Cochochi is a story about two young brothers (rebellious Tony and responsible Evaristo), who are very different from one another. Throughout the story they borrow and then lose their grandfather’s horse. It deals with a very simple story and relies on a very stylish and mature mise-en-scene. Cárdenas and Guzmán approach their characters and follow them through the vast landscape of Mexico like Béla Tarr does in his films but with a camera on their shoulders instead of a less spontaneous steady cam. The result is both a children’s storytelling and a landscape portrait.

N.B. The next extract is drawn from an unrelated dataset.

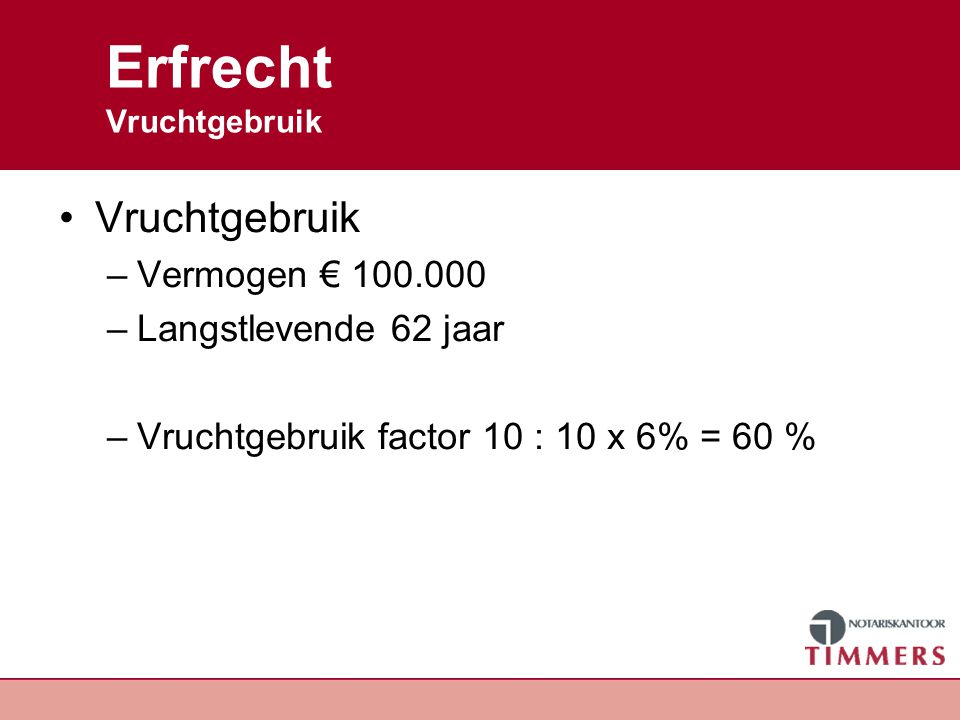 Erfrecht Vruchtgebruik Vruchtgebruik –Vermogen € 100.000 –Langstlevende 62 jaar –Vruchtgebruik factor 10 : 10 x 6% = 60 %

Abbas Kiarostami is the main reference and (perhaps) even an obvious one in this film. The idea is more or less the same as Where Is the Friend’s Home? (Khane-ye doust kodjast?). Cochochi even has a shot in which one of the main characters goes through a little mountain, the same way the Kiarostami child did (doing zig-zags). Through simple stories, both films end up showing not only a landscape, but also people who do not live a common life. They both also share the same taste for viewing morals through the eyes of children. Cochochi explains how, after finishing school, these two brothers have to find their lifestyle, their place in the world, and how they end up with a pretty nice idea: Tony lets Evaristo take his scholarship so that he can keep studying. The lost horse works as a sort of a MacGuffin for the film, because in the end the way back to their house is what is most important, with or without the horse. The people they have met and the moral questions they have had are also important. In a way, it has been a journey to find each other’s real characters: the step between childhood and becoming an adult.
In a moment when most young directors try to benefit from digital cinema to make their first movie, Cochochi looks like a very satisfying opera prima as we can see the regard of their authors, and they truly know what they are doing. The interaction with the actors, all non-professionals, is astonishing. In a way, it reminds us of what Isaki Lacuesta did with La leyenda del tiempo (Spain, 2006): using reality (the actor not always as a character, but also as real children living in a very specific context) to create fiction. Concerning this way of dealing with a region in Mexico, in Gijón we had the chance to see two sides of the same coin. On the one hand, the work Carlos Reygadas did in Stellet licht and “menonist” in Mexico and on the other hand this exercise sprouting from two young directors: Cochochi, a legacy of a community with their own language which has been hidden from the most visible cinema made in Mexico.